How would it have looked from where he was. We get a glimpse from a picture that came in Alpine Journal some years ago. A picture of Manasarovar and Rakshal Tal, as seen from Gurla Mandhata mountain (Click here to read that Article, about the ascent to the peak of Gurla Mandhata mountain )
On your right is Maanasarovar. On the left is Rakshas Taal… And far north, at around 11 O’Clock position, you can see the peak of Kailasa, peeping out….
And here’s a closer picture, from lower down the Gurla Mandhata mountain – a picture pointed to by Google Maps and Google Earth, which is from this link .
Picture is of Maanasarovar. And here too, you get a glimpse of the top of Mt Kailasa, behind the distant clouds (somewhere near 1 O’Clock position of the photo)
But the route that we have taken has not crossed the Gurla Mandhata… We have driven on Tibetan plains to Maanas… And are now driving all along the western coast of Manasarovar…. At some point, the bus stops, to allow us to stretch, take pictures, and go touch the waters.

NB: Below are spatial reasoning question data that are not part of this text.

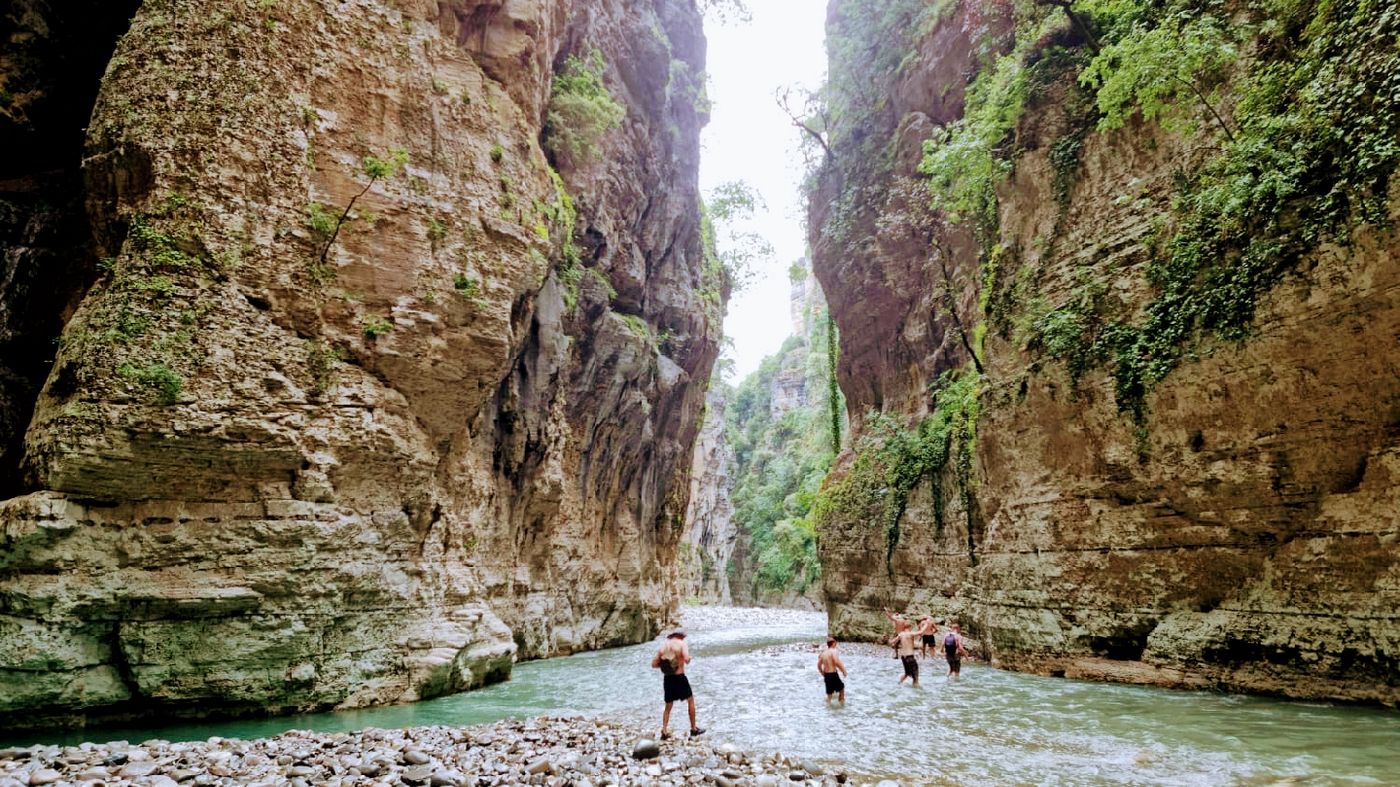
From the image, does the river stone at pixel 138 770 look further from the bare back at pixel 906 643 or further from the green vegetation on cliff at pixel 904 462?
the green vegetation on cliff at pixel 904 462

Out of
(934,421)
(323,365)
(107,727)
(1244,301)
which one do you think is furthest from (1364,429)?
Result: (107,727)

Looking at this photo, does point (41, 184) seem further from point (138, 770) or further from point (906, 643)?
point (906, 643)

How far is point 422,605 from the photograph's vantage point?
34.2 feet

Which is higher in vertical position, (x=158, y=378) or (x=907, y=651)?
(x=158, y=378)

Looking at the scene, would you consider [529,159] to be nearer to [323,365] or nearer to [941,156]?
[323,365]

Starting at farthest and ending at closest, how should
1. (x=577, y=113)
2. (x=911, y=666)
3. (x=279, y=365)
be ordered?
(x=577, y=113)
(x=911, y=666)
(x=279, y=365)

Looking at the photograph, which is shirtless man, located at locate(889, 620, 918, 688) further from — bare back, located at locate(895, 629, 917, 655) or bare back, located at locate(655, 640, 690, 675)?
bare back, located at locate(655, 640, 690, 675)

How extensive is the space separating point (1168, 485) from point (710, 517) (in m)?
44.4

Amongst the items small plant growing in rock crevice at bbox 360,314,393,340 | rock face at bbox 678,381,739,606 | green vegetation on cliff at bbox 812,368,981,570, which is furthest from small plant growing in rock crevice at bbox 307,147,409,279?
rock face at bbox 678,381,739,606

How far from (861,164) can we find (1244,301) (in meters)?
17.3

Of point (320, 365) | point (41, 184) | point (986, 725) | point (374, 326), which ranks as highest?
A: point (41, 184)

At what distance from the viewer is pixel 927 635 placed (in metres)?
15.1

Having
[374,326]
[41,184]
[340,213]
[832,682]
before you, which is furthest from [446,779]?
[41,184]

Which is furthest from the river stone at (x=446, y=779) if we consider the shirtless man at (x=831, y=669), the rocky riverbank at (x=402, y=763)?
the shirtless man at (x=831, y=669)
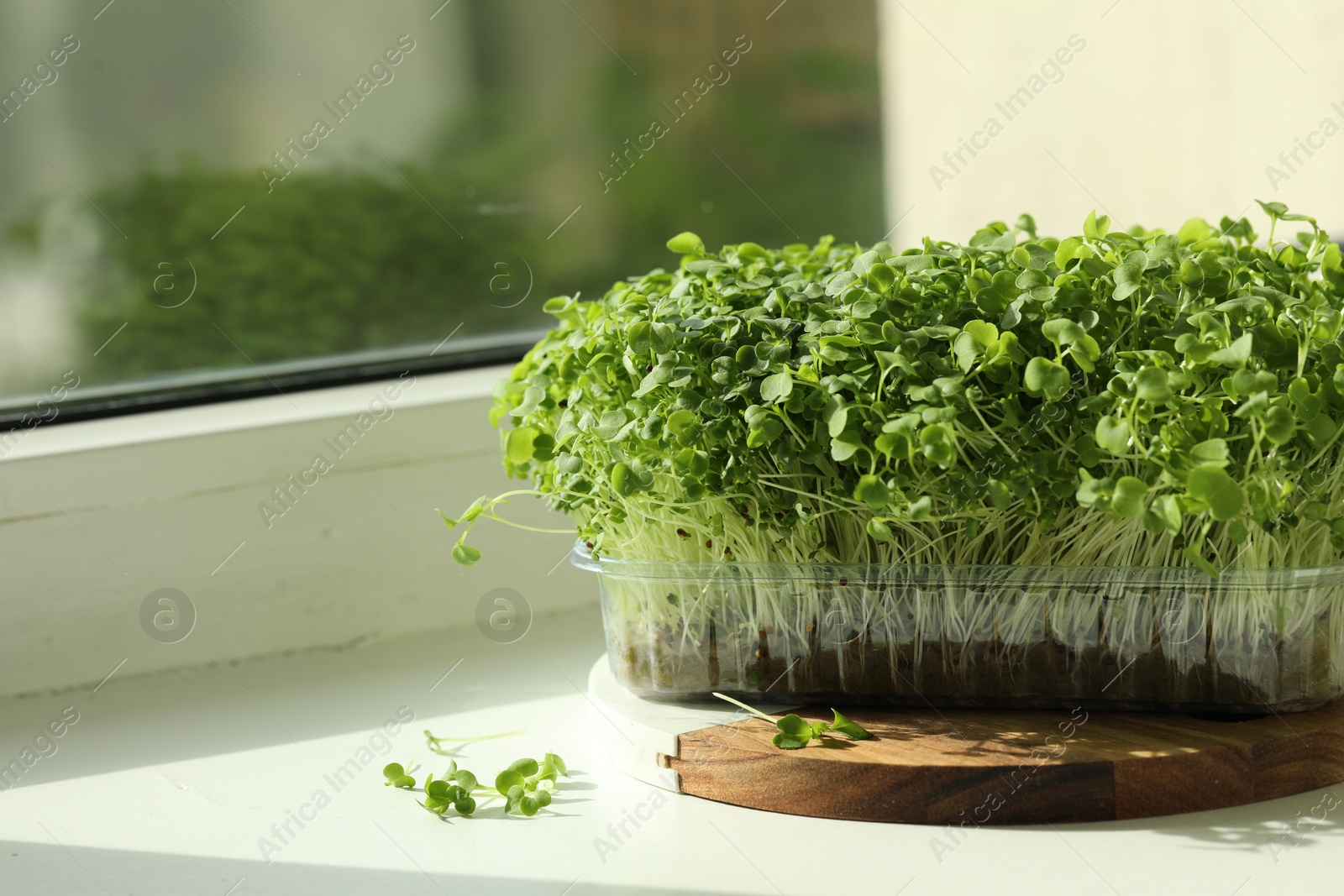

One walks across to the great lake, to sprinkle the holy water, uttering the mantra of maarjana from the sandhyavandana – ॐ आपो ही ष्ठा मयो भुवस्ता न ऊर्जे दधातन…
It is past 3 PM, on 30-Jun-2013. We reach our place of stay. It looks neat.
Here we are, off the bus, walking into the hotel. Our tour guides tell us that this is the best place of stay here,
Everything is perfect about the place. Except the washrooms. Too few. Too primitive.But yes, the rooms are quite ok.
Welcome to Maanas. We are at 15000 feet above sea level.
Signing off this post with a few more pictures…
Ducks in the waters…
Another view of Manas, mountains in the background…
And yes, by the kindness of Shiva, we are given the first glimpse of Kailasa too..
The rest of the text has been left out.